I love the story, a classic tale of the changing of a human heart, but the absolutely best, most entertaining part is the first page and a half. I loved it so much that I memorized it. Dickens has this lovely moment where he wonders about the actual dead-ness of door-nails. To the point that he proposes that Coffin-nails might actually be deader. To this day my family can not let the phrase Dead as a Door-nail slid without goading me into repeating it.
“Marley was dead, to begin with.” Isn’t that a great opening line? Within that first page and a half Dickens reminds the reader exactly five times that Marley is dead.
“(1)Marley was dead, to begin with. There is no doubt whatever about that.. . . (2)Old Marley was as dead as a door-nail. Mind! I don’t mean to say that I know of my own knowledge what there is particularly dead about a door-nail. . . You will therefore allow me to repeat emphatically that (3)Marley was as dead as a door-nail. (4)Scrooge knew he was dead. Of course he did. How could it be otherwise? . . . (5)There is no doubt that Marley was dead. This must be distinctly understood or nothing wonderful can come of the story I am going to relate.”
Marley was not a figment of Scrooge’s imagination, he did not fake his death, time travel, get caught in a extra dimensional limbo, or get stuck in the teleporter for fifty years. He was dead. He was a ghost. This story is about life and death and afterlife.
Chilling.
How many other stories could benefit from persistent reminders?
Dickens own example is Hamlet. “If we were not perfectly convinced That Hamlet’s father died before the play began, there would be nothing more remarkable in his taking a stroll at night, . . . literally to astonish his son’s weak mind.”
I know right! The Shakespeare nerd in me smiles at this reference. How little would the play Hamlet have mattered if we hadn’t known for sure that his father the king was dead? You must admit Shakespeare really liked the whole missing person restored plot a lot.
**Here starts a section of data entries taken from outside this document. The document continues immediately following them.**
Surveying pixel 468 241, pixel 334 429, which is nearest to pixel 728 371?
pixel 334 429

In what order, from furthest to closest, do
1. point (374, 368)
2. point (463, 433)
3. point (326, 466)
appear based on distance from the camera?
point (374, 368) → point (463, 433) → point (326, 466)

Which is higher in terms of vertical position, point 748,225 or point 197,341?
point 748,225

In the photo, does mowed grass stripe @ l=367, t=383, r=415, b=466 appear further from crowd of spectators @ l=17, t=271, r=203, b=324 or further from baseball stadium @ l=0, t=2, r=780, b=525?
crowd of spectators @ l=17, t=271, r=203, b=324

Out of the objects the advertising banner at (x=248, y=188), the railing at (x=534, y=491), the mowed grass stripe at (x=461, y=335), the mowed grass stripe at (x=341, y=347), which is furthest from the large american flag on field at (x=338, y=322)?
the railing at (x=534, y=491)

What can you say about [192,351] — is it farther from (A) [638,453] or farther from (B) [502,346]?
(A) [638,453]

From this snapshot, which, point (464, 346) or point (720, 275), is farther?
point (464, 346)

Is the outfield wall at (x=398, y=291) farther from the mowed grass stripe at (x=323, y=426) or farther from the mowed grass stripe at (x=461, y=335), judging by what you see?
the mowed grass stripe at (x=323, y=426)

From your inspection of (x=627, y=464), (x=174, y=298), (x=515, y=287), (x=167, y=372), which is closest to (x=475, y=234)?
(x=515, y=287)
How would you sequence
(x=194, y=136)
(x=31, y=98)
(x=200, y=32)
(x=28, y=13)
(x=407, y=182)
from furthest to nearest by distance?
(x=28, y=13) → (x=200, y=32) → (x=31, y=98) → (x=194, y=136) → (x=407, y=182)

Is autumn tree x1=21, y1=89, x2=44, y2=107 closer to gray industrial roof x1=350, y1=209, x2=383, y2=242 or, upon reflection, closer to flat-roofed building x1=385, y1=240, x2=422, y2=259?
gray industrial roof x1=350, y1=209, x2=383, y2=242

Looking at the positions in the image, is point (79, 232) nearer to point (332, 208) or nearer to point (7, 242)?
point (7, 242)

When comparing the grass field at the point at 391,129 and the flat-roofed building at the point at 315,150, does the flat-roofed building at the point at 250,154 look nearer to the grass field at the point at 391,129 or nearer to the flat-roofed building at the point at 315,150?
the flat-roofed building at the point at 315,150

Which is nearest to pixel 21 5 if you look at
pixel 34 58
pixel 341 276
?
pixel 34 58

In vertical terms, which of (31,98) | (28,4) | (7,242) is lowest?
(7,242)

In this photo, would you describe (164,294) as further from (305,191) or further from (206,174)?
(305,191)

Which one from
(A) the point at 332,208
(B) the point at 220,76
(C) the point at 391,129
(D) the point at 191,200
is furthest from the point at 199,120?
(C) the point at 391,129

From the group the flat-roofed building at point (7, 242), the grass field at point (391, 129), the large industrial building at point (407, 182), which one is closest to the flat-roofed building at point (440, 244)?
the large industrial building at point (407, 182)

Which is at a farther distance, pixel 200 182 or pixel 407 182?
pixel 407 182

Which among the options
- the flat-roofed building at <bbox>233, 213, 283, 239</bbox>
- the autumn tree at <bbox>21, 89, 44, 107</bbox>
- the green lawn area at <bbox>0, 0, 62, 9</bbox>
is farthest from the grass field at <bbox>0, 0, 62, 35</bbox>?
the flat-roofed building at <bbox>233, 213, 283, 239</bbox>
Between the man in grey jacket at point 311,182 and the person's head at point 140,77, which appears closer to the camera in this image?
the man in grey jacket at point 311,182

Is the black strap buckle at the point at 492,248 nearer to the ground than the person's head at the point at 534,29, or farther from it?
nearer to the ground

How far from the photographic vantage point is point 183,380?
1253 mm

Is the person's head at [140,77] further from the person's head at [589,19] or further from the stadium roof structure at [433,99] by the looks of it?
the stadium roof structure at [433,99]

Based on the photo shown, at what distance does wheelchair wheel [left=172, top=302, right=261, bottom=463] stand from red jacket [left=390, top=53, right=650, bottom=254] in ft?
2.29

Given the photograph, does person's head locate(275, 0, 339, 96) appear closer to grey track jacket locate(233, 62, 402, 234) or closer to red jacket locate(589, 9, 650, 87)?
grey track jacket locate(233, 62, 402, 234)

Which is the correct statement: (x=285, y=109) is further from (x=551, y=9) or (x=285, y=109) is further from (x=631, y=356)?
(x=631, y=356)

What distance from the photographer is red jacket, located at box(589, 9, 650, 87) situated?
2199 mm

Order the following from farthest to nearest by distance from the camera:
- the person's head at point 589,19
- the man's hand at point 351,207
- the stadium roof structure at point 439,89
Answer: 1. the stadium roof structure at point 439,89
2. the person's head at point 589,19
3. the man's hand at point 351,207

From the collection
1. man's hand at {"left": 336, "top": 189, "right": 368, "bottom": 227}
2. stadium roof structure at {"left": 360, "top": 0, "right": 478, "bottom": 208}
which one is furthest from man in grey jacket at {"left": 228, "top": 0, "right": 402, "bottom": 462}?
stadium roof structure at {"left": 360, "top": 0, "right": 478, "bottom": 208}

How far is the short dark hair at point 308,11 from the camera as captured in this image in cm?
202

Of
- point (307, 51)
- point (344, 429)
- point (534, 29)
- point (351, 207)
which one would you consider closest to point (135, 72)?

If the king had only been missing then how could Prince Hamlet have placed any stock in the words of a wandering spirit?
What about the story of the first Christmas?
Jesus was born, to begin with. There is no doubt whatever about that.
There is no doubt that Mary was a virgin. This must be distinctly understood or nothing wonderful can come of the story I am going to relate.
The Shepherds knew he was God. Of course they. How could it be otherwise? ( What with the angels telling them and all.)
On his first page Dickens gives us a life lesson and a lesson in writing:
Make sure your reader, and everyone you meet, understands what they are in for.
Dickens wanted to make sure that everyone knew there would be no trick ending, fantastical revelations, and most of all, no doubt that Marley was dead.
If Dickens could state five times that Marley was dead, then Christian’s shouldn’t be afraid to state that Jesus was born, at least five times. Then five times state that he died. Then Five times state that he rose again.
Again I say Merry Christmas, and to quote Tiny Tim: “God bless us everyone.”